Following his arrest, Carter was taken to police headquarters to be interviewed. At approximately 3:50 a.m. Carter signed a waiver of rights form, which recited his rights as delineated in Miranda v. Arizona (1966), 384 U.S. 436, 86 S.Ct. 1602, 16 L.Ed.2d 694. During the tape-recorded statement which followed, Carter admitted being present at the UDF during the course of the robbery, but initially identified Hill as the shooter. The police then discontinued taping the interview, and told Carter his statement was inconsistent with statements police had obtained from other witnesses. Upon resumption of the taping, Carter admitted that he was the shooter at the UDF robbery.

At trial the state and the defense agreed to many of the facts surrounding the robbery. Both parties are in accord that three men were involved: Carter, Hill (who also entered the UDF store), and Virgil Sims (who drove the car used by Carter and Hill before and after the murder). It is undisputed that Carter shot two times and that one bullet lodged in a carton of cigarettes in a cabinet behind the cash register, while the second struck Messinger in her forehead, killing her.

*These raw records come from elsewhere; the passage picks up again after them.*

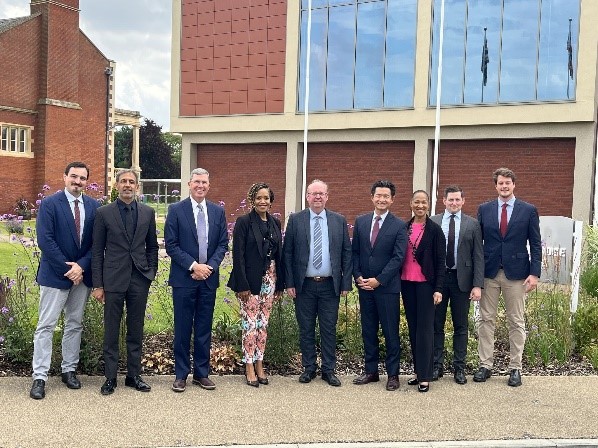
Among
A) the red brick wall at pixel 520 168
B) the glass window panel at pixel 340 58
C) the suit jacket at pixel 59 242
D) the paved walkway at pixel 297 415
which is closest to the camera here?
the paved walkway at pixel 297 415

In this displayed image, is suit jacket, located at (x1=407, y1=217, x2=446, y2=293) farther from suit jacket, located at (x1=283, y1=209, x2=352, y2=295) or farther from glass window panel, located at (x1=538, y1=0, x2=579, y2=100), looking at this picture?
glass window panel, located at (x1=538, y1=0, x2=579, y2=100)

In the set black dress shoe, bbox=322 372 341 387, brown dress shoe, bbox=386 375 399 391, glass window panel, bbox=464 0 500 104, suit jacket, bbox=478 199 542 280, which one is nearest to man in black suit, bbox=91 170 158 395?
black dress shoe, bbox=322 372 341 387

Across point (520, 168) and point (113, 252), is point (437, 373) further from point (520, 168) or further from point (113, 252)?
point (520, 168)

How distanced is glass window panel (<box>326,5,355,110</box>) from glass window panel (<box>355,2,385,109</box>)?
0.86 feet

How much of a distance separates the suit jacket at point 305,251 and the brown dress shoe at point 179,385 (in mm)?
1334

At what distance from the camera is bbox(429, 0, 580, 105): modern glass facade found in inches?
854

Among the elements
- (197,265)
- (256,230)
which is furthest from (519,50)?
(197,265)

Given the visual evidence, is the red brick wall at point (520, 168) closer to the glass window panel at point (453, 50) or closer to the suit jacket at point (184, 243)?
the glass window panel at point (453, 50)

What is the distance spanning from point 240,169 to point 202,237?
2210 centimetres

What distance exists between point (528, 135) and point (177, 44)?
1489 cm

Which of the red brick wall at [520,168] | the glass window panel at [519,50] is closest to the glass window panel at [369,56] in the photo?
the red brick wall at [520,168]

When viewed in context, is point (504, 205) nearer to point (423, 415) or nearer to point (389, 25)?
point (423, 415)

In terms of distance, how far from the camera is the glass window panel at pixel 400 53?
2431cm

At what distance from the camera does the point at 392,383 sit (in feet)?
22.4
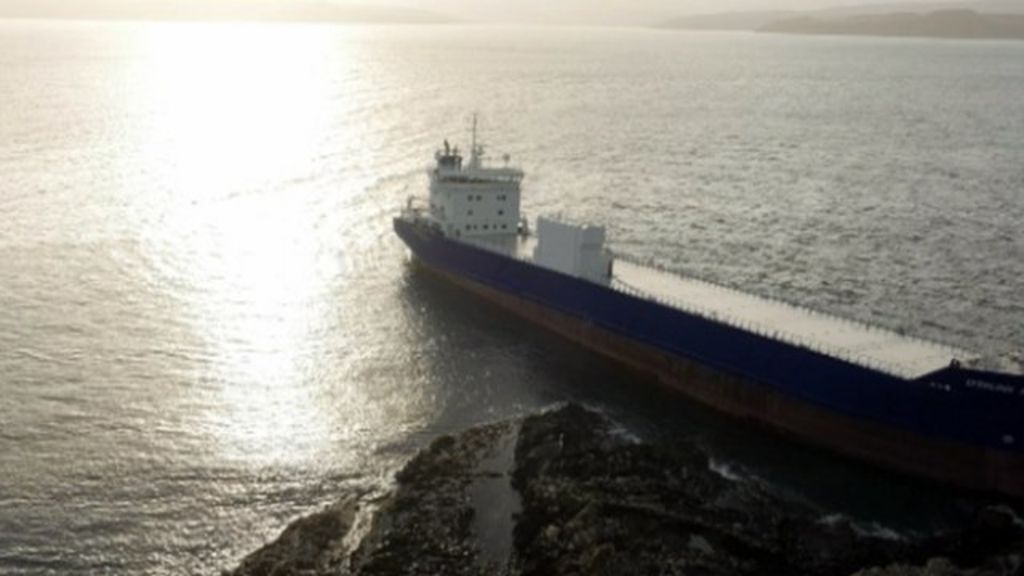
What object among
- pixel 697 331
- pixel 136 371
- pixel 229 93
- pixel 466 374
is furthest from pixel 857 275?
pixel 229 93

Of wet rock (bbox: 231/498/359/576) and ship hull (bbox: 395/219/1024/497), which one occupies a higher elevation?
ship hull (bbox: 395/219/1024/497)

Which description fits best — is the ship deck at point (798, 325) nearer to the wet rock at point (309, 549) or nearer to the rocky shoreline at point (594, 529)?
the rocky shoreline at point (594, 529)

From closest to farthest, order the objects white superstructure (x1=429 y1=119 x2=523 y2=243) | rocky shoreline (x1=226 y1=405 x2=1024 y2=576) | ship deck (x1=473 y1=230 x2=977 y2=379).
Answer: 1. rocky shoreline (x1=226 y1=405 x2=1024 y2=576)
2. ship deck (x1=473 y1=230 x2=977 y2=379)
3. white superstructure (x1=429 y1=119 x2=523 y2=243)

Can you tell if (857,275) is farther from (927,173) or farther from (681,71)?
(681,71)

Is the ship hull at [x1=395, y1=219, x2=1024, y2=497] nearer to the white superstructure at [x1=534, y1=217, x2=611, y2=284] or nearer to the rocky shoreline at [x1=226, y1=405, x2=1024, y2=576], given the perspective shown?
the white superstructure at [x1=534, y1=217, x2=611, y2=284]

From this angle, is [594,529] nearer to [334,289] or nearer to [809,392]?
[809,392]

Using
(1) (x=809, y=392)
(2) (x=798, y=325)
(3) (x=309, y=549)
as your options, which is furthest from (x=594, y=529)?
(2) (x=798, y=325)

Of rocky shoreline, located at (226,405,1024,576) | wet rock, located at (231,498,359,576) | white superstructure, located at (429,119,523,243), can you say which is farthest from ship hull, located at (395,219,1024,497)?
wet rock, located at (231,498,359,576)
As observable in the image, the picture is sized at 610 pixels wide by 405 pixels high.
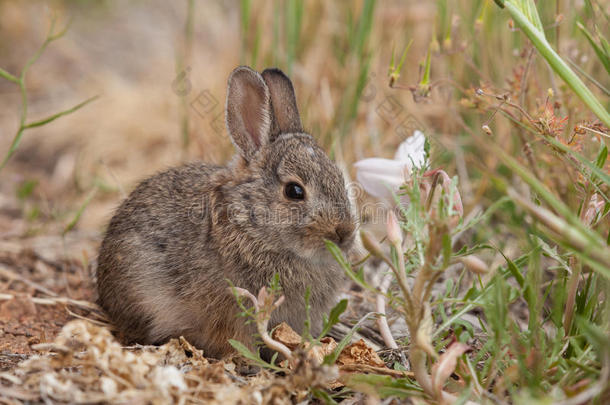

Carter testified at the trial and admitted involvement in the crime. Carter testified that he entered the UDF first (without a gun) and that Hill followed shortly thereafter, carrying with him the .38 caliber Smith & Wesson revolver. Carter ordered an ice cream cone, and while Messinger was standing at the cash register to accept payment for the cone, Hill passed the gun to Carter. Carter denied, however, that he had intended to kill Messinger. He testified that he had been a heavy user of crack cocaine; that he used significant amounts of alcohol, marijuana and crack cocaine during the period leading up to the murder; and that Hill was his supplier. Although Carter admitted that he entered the store with the intent to rob it, he testified that he and Hill had not talked about robbing the store until immediately prior to the robbery. He further testified that he never intended to be the one to hold the gun during the robbery. He admitted, however, that he knew the gun had bullets, and that Hill had showed him earlier in the day how to shoot it. He further admitted that before robbing the UDF the three had participated in “a lot” of robberies of drug dealers that same evening, and that only Hill had used the gun to threaten the victims in those robberies while Carter remained in the car. Carter testified that he first fired the gun at the floor to scare Messinger as she pushed the gun away and shut the register drawer. Carter testified he told Messinger to open the cash register, but she refused. He stated that Hill then suggested leaving, and that as they turned to leave, he fired a second shot when Messinger began fumbling in an apparent attempt to push an alarm button. Carter maintained consistently that he did not aim at Messinger, but instead aimed to fire a shot by her to scare her, and never intended to shoot her.

Medical testimony established that Messinger was killed as a result of a bullet wound which entered her forehead slightly left of the midline. The bullet traveled sharply left to right, and front to rear, with a slight upward angle. No stippling or gunpowder burns were found on Messinger’s skin, indicating that the gun had been fired from a distance greater than one foot.